So it looks like I'm going to be self-publishing!  While I'm disappointed that my vampire/time-travel mash-up novel wasn't a tempting enough prospect for even the smallest of publishers, I feel satisfied that I gave the submissions process the best possible crack.  And although self-publishing was plan B, nevertheless it's a journey that I'm excited to be embarking upon.

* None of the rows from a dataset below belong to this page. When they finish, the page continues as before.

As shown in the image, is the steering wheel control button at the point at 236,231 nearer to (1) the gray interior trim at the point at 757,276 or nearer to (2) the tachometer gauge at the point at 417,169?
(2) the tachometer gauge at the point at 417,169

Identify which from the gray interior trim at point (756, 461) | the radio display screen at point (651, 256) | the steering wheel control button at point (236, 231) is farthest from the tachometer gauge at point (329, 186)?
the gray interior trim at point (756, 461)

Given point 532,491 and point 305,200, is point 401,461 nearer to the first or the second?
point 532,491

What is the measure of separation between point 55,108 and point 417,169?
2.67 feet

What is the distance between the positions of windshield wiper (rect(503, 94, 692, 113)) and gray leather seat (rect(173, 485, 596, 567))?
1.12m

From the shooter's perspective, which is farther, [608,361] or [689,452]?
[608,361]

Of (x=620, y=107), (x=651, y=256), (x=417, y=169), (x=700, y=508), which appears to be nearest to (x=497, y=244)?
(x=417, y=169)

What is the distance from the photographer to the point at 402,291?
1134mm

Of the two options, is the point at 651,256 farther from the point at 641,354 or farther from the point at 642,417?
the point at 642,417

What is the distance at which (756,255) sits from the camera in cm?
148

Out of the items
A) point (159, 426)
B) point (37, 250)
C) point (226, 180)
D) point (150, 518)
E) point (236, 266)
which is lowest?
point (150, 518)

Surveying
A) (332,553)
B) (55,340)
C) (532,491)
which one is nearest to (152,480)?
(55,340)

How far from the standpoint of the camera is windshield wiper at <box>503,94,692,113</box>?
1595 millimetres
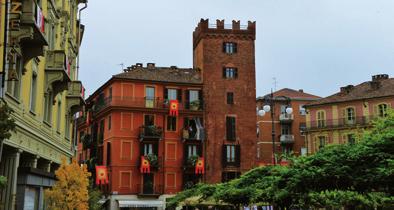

The first ingredient in my plan was an official website, which I've already done (though it needs more content and perhaps a sexier design).  Next up was a badass-looking book cover.  With the aid of my extremely limited Photoshop skills, a free font and a public domain image courtesy of the British Library's Flickr Stream I cobbled together this easy-to-read, does-what-it-says-on-the-tin monochrome delight:

Now, it's not obviously vampirey, but I wanted to steer clear of the trends you see in contemporary vampire novel covers - stock photo of blandly attractive young woman, an inoffensive quantity of blood, spooky red font etc.

So I hope that the combination of title and design makes it immediately obvious that it's a) gothic/punky in tone b) takes place in Victorian times and c) is set in London.  And the Tower of London, of course, carries its own set of ghastly connotations.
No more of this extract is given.